In retail, total revenue was down 6% in constant currency despite the operator’s properties across the region remaining open for the duration of Q3. UK retail revenues, however, were up 9% compared to Q3 2019 levels, whereas Ireland was down 27% on the same comparison.

Flutter said this reflected the slower relaxation of Covid-related restrictions in Ireland.

Rest of the world

Internationally across other markets, revenues totalled £299m, down 8% or 3% in constant currency, from a total of £325m in Q3 2020.

Of the international total, £50m came from sports betting revenue, up 8.7%, on £349m of stakes, down from £375m.

Gaming revenue made up the majority of the total, at £249m, down from £279m in the previous year.

Various markets had an impact on international revenue, with particular focus on the recently regulated German market, where the impact of product and tax changes caused decreased revenues.

Flutter said that excluding the German market, international revenues were up 6% in constant currency, with 21% growth in casino, 25% growth in sports and a reduction of 16% in poker revenues.

Flutter said its acquisition of Junglee Games earlier this year, which it acquired to enter the Indian market, added 5 percentage points of year-on-year revenue growth.

The operator also said that after suspending its operations in the Netherlands from 1 October, it expects the temporary closure to cost the business £10m in EBITDA in 2021, and approximately £40m in 2022.

These figures are based on the assumption that Flutter recommences trading in the market in Q3 2022, and that the operations break even in H2 2022 as it invests to re-engage customers.

According to Dutch regulations, Flutter may not use the customer databases it has built during previous years operating in the market for any kind of marketing messaging – meaning the re-acquisition of customers in the Netherlands may prove costly for the business.

Given its expectations for the Netherlands and unfavourable sports results in October, which Flutter said has impacted EBITDA by around £60m, the operator revised its adjusted EBITDA guidance for 2021 to £1.24bn-£1.28bn, down from £1.27bn-£1.37bn.

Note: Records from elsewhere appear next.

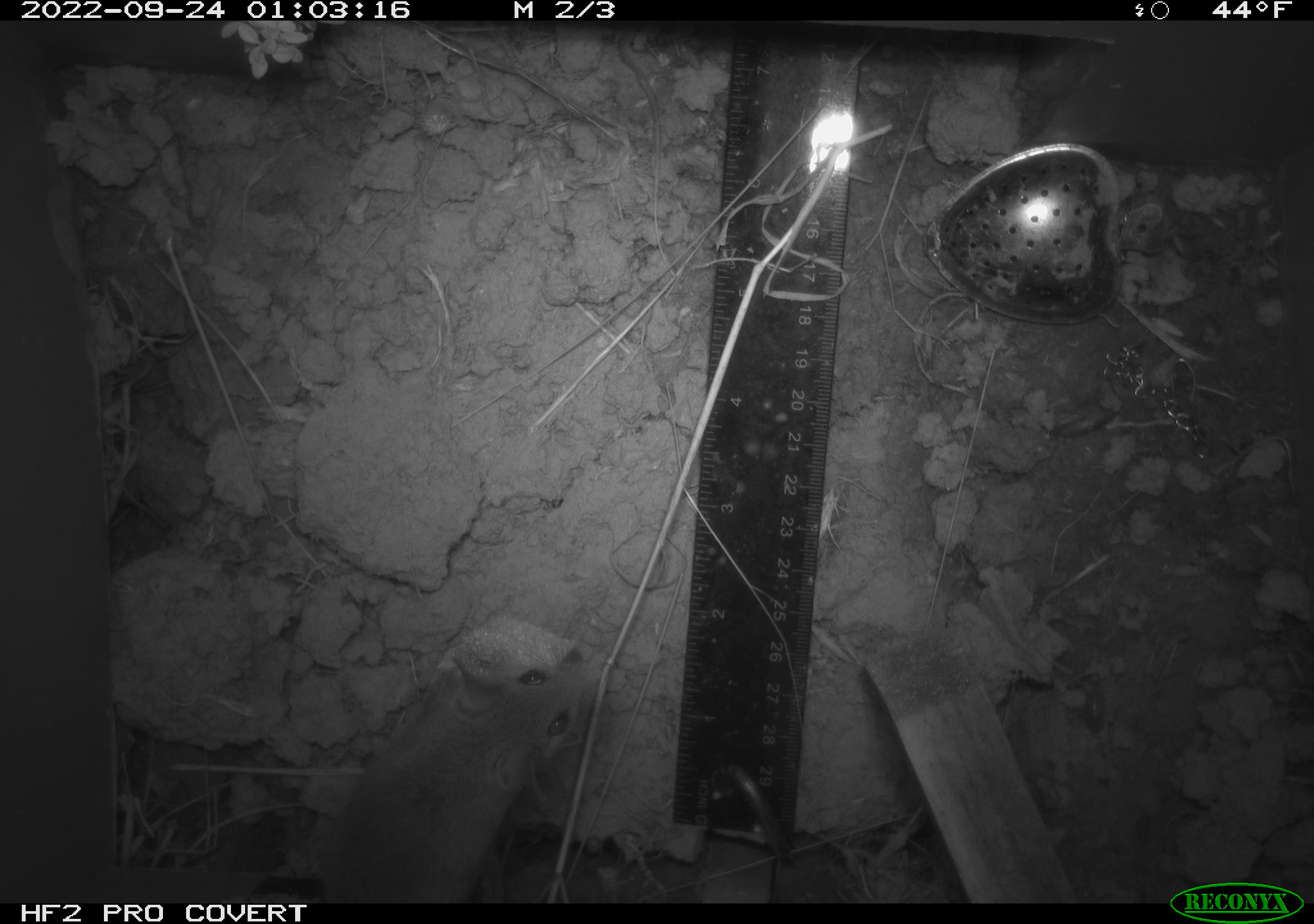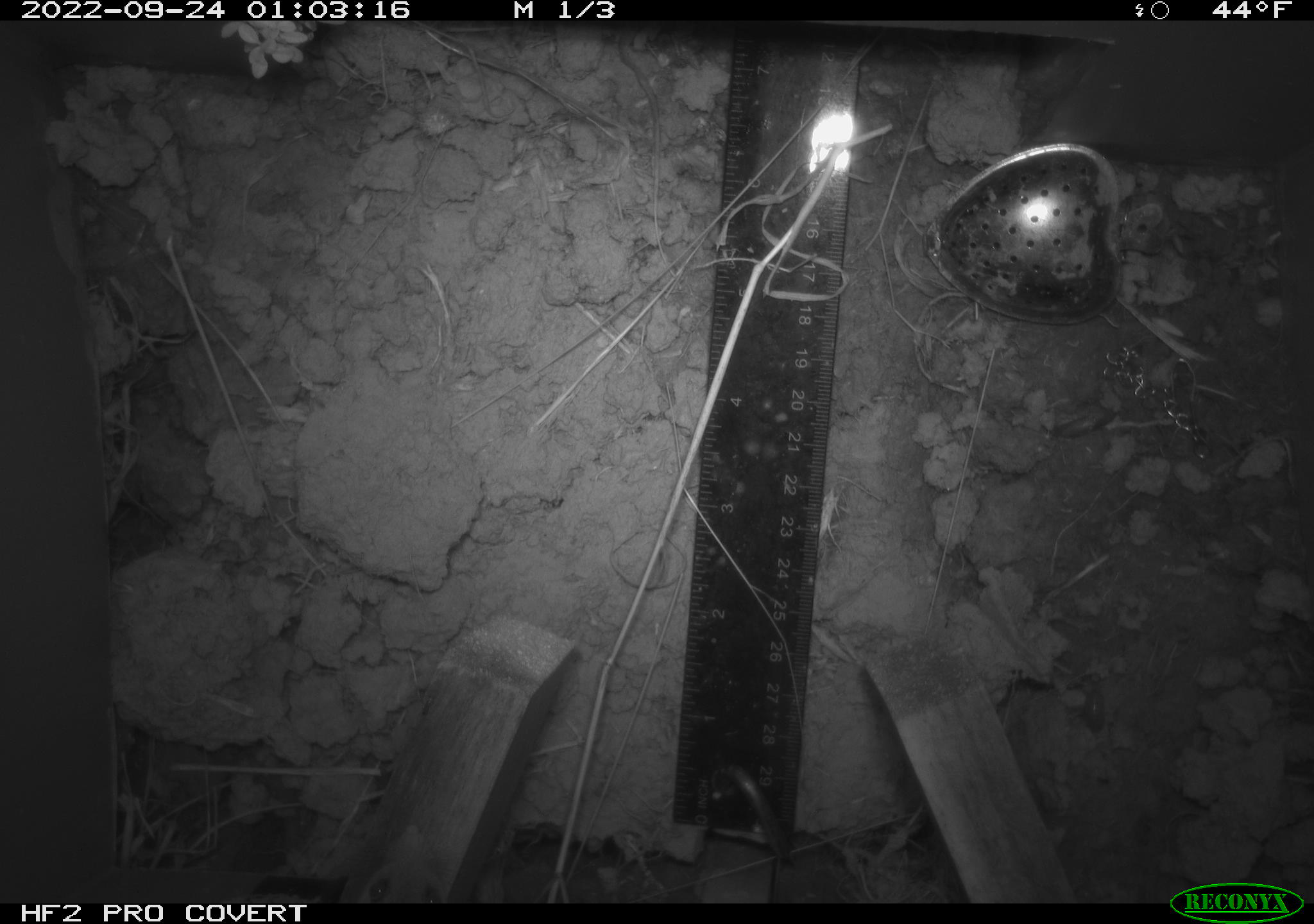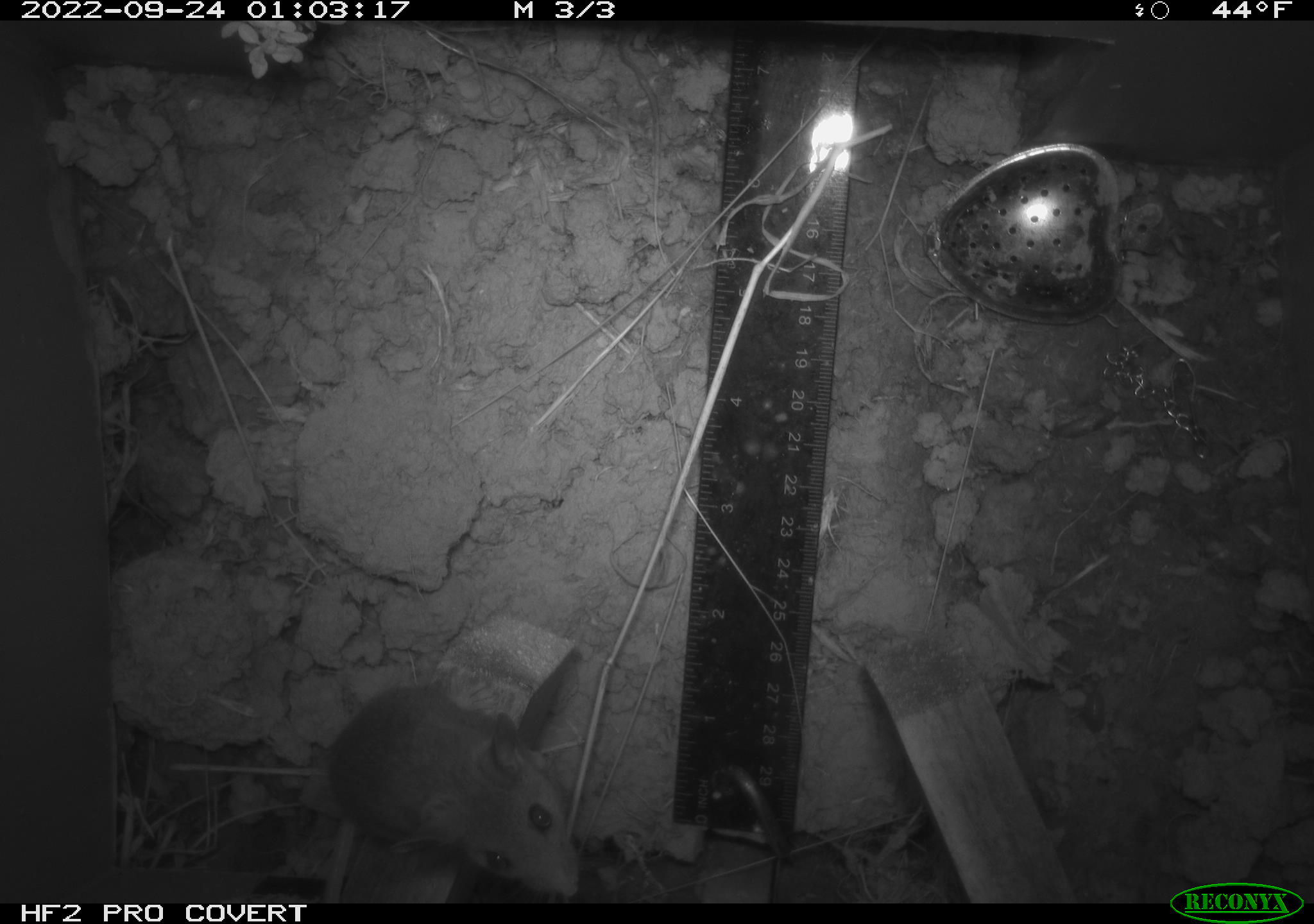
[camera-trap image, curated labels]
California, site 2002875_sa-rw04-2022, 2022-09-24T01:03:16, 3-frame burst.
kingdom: Animalia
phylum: Chordata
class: Mammalia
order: Rodentia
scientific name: Rodentia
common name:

Chief executive Peter Jackson concluded: “While a run of customer-friendly results in October have resulted in win margins being below expected levels in the quarter to date, the underlying strength of our business is clear; we have grown our online recreational player base by 46% in just two years.”

“With more international jurisdictions and US states on the path to regulation, we look forward to sustainably growing our global player base further in 2022.”